Obama is scheduled to deliver an address at George Mason University in Virginia today to discuss the economy and to urge Congress to quickly pass his still-evolving economic plan worth about $775 billion over two years.
As he has discussed his plan, which he has not yet released, Obama has insisted that lawmakers refrain from adding earmarks diverting funds to local projects to the final stimulus legislation.
But Congress may not act as quickly, or as smoothly, as Obama would like.
House Speaker Nancy Pelosi said yesterday she doesn't expect the plan to be enacted until mid-February, after it is considered in the House and Senate. And lawmakers are making clear they want to be involved in shaping its final form.
Schumer and other Democratic members of the Senate Finance Committee, for instance, met behind closed doors yesterday and later said they saw ways to improve the package.
"The committee clearly wants to have its stamp on stimulus," the chairman, Sen. Max Baucus (D-Mont.), told reporters after the meeting.

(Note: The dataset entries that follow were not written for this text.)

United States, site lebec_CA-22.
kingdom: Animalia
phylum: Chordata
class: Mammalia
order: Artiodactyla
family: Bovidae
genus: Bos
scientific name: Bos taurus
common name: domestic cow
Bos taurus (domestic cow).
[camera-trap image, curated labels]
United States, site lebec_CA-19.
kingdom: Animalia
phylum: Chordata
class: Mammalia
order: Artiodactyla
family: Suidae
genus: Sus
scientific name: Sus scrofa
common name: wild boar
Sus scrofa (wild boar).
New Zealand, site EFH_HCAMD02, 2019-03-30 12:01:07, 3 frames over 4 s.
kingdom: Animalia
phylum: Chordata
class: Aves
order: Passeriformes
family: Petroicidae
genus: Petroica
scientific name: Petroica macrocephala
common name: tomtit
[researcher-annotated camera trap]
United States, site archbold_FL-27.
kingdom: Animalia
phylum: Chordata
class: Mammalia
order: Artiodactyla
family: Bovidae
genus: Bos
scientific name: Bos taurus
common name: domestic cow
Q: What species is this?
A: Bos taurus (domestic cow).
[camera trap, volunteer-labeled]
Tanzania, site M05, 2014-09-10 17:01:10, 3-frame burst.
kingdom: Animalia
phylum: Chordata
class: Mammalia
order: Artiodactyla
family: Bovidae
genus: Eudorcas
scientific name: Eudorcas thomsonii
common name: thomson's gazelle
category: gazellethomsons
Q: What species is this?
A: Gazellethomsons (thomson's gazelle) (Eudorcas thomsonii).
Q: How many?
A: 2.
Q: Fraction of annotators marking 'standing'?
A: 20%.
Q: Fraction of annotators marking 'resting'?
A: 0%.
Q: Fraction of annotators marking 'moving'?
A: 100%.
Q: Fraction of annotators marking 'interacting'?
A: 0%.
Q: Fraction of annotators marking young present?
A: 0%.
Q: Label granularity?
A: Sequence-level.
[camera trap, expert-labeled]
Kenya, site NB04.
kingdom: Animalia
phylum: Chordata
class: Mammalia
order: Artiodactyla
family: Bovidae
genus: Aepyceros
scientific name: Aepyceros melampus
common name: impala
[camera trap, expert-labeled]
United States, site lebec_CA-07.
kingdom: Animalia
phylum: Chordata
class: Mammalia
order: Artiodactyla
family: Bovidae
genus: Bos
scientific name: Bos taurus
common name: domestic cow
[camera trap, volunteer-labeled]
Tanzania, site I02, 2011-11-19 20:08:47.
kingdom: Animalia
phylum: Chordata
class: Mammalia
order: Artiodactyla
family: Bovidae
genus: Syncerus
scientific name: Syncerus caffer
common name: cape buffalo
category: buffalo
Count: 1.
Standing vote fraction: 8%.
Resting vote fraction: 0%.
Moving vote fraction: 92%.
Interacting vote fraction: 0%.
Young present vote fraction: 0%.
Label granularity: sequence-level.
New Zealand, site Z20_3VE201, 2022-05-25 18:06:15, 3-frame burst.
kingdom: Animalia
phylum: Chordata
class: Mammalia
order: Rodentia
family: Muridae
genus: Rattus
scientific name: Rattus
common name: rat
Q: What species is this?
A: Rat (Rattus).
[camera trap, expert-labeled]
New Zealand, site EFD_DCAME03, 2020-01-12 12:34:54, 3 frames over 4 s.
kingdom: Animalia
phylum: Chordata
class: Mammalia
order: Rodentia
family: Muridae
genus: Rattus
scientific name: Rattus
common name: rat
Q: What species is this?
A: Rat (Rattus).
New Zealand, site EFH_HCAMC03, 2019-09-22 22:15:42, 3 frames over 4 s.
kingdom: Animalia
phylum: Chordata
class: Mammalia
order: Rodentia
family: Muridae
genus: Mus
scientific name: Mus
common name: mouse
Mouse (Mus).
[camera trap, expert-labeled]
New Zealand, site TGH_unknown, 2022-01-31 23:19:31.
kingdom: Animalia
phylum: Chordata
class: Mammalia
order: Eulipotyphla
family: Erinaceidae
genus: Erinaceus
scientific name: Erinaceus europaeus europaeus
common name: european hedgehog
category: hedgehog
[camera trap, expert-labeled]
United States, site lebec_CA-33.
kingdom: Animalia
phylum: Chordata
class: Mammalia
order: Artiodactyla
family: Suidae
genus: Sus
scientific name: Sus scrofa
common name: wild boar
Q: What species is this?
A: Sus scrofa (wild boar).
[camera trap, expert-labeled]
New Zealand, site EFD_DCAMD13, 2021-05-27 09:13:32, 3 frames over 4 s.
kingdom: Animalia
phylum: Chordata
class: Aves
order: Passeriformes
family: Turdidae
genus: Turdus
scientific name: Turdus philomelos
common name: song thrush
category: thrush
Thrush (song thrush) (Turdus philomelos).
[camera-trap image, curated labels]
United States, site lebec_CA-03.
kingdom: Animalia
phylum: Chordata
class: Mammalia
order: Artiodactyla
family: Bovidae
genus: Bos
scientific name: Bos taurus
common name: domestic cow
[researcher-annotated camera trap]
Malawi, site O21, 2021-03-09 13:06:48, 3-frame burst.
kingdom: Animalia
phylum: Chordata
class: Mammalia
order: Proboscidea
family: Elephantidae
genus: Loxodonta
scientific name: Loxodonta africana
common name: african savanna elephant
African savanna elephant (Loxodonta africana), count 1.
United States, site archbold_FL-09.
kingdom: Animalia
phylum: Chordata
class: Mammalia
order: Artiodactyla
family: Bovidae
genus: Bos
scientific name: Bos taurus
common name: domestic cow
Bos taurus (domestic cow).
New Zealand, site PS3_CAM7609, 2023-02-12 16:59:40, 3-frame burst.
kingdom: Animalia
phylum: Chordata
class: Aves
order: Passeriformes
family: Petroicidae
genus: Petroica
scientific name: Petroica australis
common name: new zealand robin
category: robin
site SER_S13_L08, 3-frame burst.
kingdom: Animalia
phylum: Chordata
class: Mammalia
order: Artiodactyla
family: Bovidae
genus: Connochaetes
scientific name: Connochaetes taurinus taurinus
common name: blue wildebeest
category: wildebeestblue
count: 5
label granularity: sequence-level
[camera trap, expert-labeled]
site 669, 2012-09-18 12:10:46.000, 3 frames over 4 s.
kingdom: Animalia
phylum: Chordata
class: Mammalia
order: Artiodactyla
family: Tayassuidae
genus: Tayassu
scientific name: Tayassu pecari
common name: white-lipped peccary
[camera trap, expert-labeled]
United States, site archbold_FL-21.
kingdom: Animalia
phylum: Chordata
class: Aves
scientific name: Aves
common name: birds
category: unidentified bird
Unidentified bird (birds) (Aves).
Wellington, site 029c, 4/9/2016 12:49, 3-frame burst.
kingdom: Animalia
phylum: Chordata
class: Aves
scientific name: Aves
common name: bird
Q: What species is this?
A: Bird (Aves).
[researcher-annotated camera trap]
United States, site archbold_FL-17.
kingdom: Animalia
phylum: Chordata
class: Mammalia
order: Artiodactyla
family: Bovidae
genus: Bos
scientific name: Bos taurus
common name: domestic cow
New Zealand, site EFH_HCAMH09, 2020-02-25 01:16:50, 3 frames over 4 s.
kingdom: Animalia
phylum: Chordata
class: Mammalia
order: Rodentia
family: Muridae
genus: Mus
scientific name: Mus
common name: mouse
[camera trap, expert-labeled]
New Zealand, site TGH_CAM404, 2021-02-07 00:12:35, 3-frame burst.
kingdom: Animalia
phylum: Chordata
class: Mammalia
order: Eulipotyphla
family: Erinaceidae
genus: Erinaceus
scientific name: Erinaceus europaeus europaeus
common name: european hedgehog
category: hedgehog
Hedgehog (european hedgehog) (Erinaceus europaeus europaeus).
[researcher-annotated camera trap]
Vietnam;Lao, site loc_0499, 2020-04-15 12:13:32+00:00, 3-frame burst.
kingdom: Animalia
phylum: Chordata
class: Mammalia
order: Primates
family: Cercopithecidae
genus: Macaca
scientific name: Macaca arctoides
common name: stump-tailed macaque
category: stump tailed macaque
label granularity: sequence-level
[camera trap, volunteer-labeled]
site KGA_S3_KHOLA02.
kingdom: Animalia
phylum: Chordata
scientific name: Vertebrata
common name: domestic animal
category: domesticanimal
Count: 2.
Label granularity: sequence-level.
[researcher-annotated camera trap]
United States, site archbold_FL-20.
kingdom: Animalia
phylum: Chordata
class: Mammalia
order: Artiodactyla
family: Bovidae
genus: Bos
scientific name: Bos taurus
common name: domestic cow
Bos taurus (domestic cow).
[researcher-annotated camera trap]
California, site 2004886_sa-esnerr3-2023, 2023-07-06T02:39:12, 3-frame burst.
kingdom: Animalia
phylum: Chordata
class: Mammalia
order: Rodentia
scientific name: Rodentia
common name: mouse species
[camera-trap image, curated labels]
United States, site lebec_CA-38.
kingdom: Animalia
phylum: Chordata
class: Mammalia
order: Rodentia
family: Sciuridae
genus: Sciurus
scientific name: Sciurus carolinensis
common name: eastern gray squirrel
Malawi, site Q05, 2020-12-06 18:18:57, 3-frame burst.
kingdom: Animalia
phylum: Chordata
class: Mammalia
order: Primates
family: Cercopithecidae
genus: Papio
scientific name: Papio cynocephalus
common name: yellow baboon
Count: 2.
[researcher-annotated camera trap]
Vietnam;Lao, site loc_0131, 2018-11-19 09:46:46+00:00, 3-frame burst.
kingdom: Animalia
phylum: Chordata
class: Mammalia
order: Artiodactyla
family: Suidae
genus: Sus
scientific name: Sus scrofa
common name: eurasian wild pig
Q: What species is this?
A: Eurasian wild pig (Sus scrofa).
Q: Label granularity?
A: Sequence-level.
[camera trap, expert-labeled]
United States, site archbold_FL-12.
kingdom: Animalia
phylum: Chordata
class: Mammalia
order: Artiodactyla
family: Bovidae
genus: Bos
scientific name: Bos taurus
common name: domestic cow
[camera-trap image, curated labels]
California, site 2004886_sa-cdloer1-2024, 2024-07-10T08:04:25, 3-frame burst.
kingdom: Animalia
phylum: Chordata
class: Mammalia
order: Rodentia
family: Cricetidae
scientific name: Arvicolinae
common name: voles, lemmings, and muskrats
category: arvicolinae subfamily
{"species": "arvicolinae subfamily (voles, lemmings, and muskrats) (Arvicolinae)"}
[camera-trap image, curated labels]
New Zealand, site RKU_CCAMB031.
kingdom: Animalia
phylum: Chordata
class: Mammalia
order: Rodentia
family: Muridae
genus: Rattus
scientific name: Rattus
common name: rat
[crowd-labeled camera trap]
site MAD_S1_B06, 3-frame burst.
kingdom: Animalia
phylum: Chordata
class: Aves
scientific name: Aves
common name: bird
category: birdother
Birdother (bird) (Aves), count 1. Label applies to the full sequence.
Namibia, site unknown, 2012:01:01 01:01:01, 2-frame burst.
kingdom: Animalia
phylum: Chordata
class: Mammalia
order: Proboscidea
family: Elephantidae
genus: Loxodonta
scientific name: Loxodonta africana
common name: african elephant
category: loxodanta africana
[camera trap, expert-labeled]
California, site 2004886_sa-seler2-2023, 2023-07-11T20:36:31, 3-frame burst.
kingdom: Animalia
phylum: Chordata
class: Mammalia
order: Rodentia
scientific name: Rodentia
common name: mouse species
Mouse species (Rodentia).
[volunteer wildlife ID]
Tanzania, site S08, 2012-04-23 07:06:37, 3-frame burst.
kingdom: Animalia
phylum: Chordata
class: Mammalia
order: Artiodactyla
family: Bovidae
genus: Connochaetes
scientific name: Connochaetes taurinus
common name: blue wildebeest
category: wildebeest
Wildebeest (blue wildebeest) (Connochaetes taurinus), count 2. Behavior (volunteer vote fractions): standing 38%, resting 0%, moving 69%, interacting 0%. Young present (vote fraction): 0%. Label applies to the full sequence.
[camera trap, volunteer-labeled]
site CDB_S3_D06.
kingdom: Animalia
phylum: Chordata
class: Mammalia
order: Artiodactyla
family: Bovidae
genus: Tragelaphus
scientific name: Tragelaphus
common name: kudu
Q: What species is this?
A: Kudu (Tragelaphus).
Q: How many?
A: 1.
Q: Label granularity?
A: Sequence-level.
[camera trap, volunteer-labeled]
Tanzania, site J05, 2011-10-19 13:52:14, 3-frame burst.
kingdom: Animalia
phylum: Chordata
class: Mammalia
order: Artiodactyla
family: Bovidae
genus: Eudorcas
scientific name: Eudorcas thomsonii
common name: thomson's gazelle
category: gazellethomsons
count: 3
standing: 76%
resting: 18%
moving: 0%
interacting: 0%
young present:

Baucus added he intended to hold a meeting of the committee's full membership today to discuss proposals for the stimulus legislation.
"There is a general agreement in the broad brush of what President-elect Obama has proposed and there are lots of interesting discussions to change certain parts and make it better," Schumer told reporters after the meeting.
One change Schumer is advocating in the Senate Finance Committee is a hike in the amount of college tuition that individuals and families can deduct on their federal taxes, an item he mentioned at a news conference of the Senate Democratic leadership yesterday.
"We have already passed a bill that allows a certain amount of tuition to be deducted," Schumer said. "We're going to increase that deduction significantly, up to $3,000 per student, $9,000 a year per families. And we are going to include things like textbooks, which can often cost $1,000."
Households can now deduct $4,000 in tuition, a Schumer aide said.
Schumer last month also announced he would push for the stimulus package to include $20 billion for public transportation. Right now, there are indications that Obama's plan includes transportation money only for roads and highways.